I'm sifting through the sand, sand, sand, sand
It starts to get more hopeful here, he’s taken a step back and sorting through his shit. He realizes that he has lived through this, and he can live through anything. Also, when Patrick Stump sings this verse, it sounds notably more upbeat than the last two. Almost… happy? Looking through pieces of broken hourglass Trying to get it all back Put it back together As if the time had never passed
He’s finally dealing with his issues head on in a healthy way instead of running, it’s hard to piece back your life when you don’t remember what it looked like unbroken, but he’s trying. He’s putting immense effort into his mental health to make up for all the years he tossed it aside. I know I should walk away, know I should walk away But I just want to let you break my brain
Even though he’s getting better, there’s still a twisted part of his mind that wants to let the illness take over. It would be so much easier to just give up and let himself be consumed, but he knows he can’t do that. And I can't seem to get a grip No matter how I live with it
No matter how much he tries, he’ll never be fully able to understand his condition, and he’ll never be able to be fully cured. This may sound depressing, but reading in between the lines shows us that now he’s finally living with it (instead of just “existing”, as seen in Verse 2), and even though he says he can’t get a grip (on his life), we know he can. The last chorus shows us he can.

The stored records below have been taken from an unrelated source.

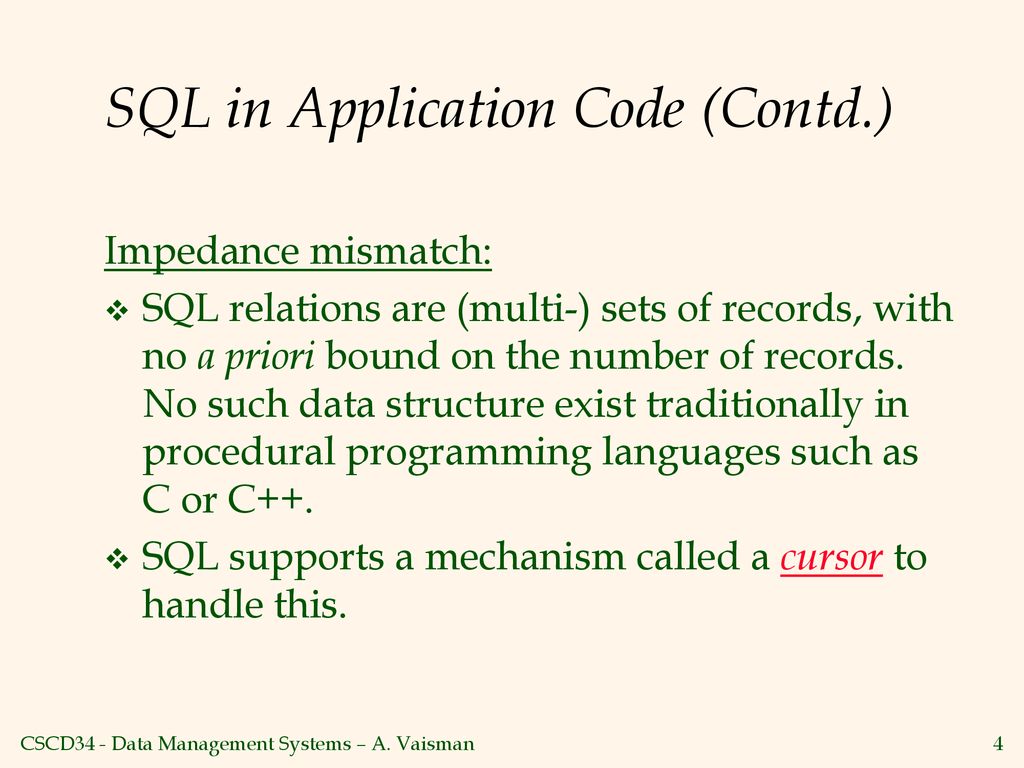 SQL in Application Code (Contd.)

Impedance mismatch:

❖ SQL relations are (multi-) sets of records, with no a priori bound on the number of records. No such data structure exist traditionally in procedural programming languages such as C or C++.

❖ SQL supports a mechanism called a cursor to handle this.

CSCD34 - Data Management Systems – A. Vaisman

4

These are the last blues, yeah
This is different than the last two choruses. Notice he doesn’t add the “Let’s see how deep we’ll get” this time. This is more of a looking back, remembering the lowest point in his life and telling himself he’s not going back there again. The glow of the cities below lead us back To the places that we never should have left
He seals all the important thoughts in his brain one last time, so he always remembers the good he needs to stay alive for. The last blues we're ever gonna have Let's see how deep we'll get The glow of the cities below lead us back To the places that we never should have left These last lyrics repeat again with the same meanings listed above.
[Post Chorus] The last, the last, the last, the last The last, the last, the last, the last The last, the last, the last, the last The last, the last, the last, the last
The “last”’s represent the negative thoughts, and the call of death. They fade away until they stop completely.
[Piano Outro] The song ends similarly to how it started, but this time, it makes space. There is room to come down and start over again. The thoughts leave, the noise stops, and he lives to see another day.
“Bishop’s Knife Trick” is the perfect ending to Fall Out Boy’s MANIA. It delivers a heavy dose of emotion that will resonate with any fan, as well as fitting in perfectly with the theme of the album. This song is about mental illness, defeat, power, and finally, hope. Hope and the will to live to see another day, awaiting the mysteries that new day will bring. Pete Wentz’s lyrical art of misdirection protects a devastatingly beautiful ode to love, life, and the fans. What can be easily overlooked as just another sad piano song is probably Fall Out Boy’s most moving and powerful message to date. “Bishop’s Knife Trick” is Fall Out Boy laying it all out for us, the good, the bad, and the ugly, and praying that we still love them anyways.